7 The marked rise of government spin. The feds' internal decrees filtering word usage and press communication are all too 1984. First, minders remove all references to the words "climate change"; then there's the memo on dropping the word "innovation" from speeches because it's "too liberal." And, of course, Harp's infamous attempt to control press gallery questions. Oh yes, and now all government communication must be cleared by the PM's office. Did we mention his cabinet isn't allowed to speak to the press? We could go on, but it's too depressing.
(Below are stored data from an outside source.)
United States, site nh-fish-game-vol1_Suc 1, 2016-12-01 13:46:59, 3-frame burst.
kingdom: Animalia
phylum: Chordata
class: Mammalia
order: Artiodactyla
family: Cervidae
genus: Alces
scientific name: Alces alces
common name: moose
8 City council brings in a new structure that bestows mega-powers on the mayor to control his executive and appoint committee chairs. A nice idea when we've got a lefty in the big chair, but has anyone considered what happens down the road when some corporate-controlled dunderhead gets the top job and our grass-roots reps find themselves with zero leverage? Picture, if you will, Mel Lastman with more authority.
9 Gun-related killings are down 47 per cent so far in 2006, but that doesn't stop the chest-thumping Guardian Angels from appointing themselves saviours of the streets. With the nod from mayoral wannabe Jane Pitfield, the self-infatuated vigilantes hold a public graduation ceremony for new recruits while furious Parkdale activists complain the group's patrols are terrifying the homeless and mentally ill.
10 City busts Cherry Beach parties for good. After five joyous years of drum circles and beach boogying, the music died the day five cruisers showed up and shut a peaceful party down - all in the name of port lands regeneration. Now 261 trees surrounding the beach are facing the chop to make way for two temporary sports fields. What a buzz-kill for partiers, picnickers and treehuggers alike.